In an embodiment of the invention, the test control system (1) comprises an auxiliary control unit (8) which transmits the sensor (6) data to the main control computer (5) in case an error or a malfunction is detected as a result of the health monitoring, and stops the test without waiting for the feedback of the main control computer (5). After the auxiliary control unit (8) transmits the sensor (6) data, it intervenes in the system without waiting for the operational results of the main control computer (5), thus preventing possible malfunctions and errors from damaging the system.

In an embodiment of the invention, the test control system (1) comprises a main control computer (5) which stops the test if the auxiliary control unit (8) does not stop the test. In the event of a software or hardware failure at the auxiliary control unit (8), the main control computer (5) is activated to stop the test.

In an embodiment of the invention, the test control system (1) comprises a main control computer (5) which outputs operational characteristics of the alternator (2) by the alternator (2) input and output information by saving the temperature, humidity input received through the sensors (6) or the revolution inputs applied by the electric motor (3) to the alternator (2) together with the alternating current outputs of the alternator (2). The alternator (2) characteristics are formed by determining the output current, voltage frequency and electrical load outputs of the alternator (2) against the revolution applied to the alternator (2). By performing the alternator (2) tests at varying ambient temperatures and humidity, the alternator (2) characteristics under different conditions are also identified.

In an embodiment of the invention, the test control system (1) comprises a main control computer (5) which performs health monitoring of the system by comparing the sensor (6) data with the operational characteristics of the alternator (2). The sensor (6) data received from the alternator (2) tested are compared with the alternator (2) characteristics so that a health monitoring is performed according to the difference between the data.

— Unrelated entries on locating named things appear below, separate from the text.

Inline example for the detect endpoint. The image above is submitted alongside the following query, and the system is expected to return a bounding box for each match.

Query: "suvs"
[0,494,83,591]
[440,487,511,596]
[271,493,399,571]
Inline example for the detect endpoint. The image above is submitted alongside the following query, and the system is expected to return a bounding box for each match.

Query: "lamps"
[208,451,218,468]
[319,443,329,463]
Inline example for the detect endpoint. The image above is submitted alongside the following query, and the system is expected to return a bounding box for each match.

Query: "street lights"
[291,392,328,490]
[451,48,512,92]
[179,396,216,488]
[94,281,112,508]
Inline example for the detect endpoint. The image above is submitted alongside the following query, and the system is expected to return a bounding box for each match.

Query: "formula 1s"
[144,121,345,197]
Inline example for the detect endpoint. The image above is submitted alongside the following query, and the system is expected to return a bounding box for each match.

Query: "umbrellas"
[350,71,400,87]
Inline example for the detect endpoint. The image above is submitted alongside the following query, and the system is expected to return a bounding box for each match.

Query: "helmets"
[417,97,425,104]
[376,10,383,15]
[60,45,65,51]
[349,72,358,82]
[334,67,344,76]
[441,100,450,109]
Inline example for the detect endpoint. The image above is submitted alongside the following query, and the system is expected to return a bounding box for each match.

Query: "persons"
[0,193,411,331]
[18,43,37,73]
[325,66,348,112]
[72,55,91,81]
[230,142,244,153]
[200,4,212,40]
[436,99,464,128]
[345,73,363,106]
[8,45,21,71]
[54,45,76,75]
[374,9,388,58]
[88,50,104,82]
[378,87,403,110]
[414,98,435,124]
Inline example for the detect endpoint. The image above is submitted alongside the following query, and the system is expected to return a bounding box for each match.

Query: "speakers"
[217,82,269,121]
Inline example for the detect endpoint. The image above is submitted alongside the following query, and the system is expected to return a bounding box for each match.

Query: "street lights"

In an embodiment of the invention, the test control system (1) comprises a load bank (4) containing resistive load.

In an embodiment of the invention, the test control system (1) comprises a load bank (4) which enables the alternator (2) to be tested at intermediate values determined by the user and at full load. Thus, material life tests can be performed such that working loads, duration and maintenance intervals of the alternator (2) can be determined. In an embodiment of the invention, the test control system (1) comprises an alternator (2) used in air vehicles.

In an embodiment of the invention, the test control system (1) comprises a control computer (5) which tests multiple alternators (2) at the same time.

In an embodiment of the invention, the test control system (1) comprises a load bank (4) to which additional resistors can be added. By adding additional resistors, the electric load applied to the alternator (2) can be adjusted.

In an embodiment of the invention, the test control system (1) comprises a load bank (4) which enables the alternator (2) to be tested at intermediate values determined by the user and at full load. In an embodiment of the invention, the test control system (1) comprises a main control computer (5) which controls the test ambient conditions by adjusting temperature and/or humidity of the ambient where the test is performed. Thus, controlled tests are carried out by adjusting external factors affecting the test.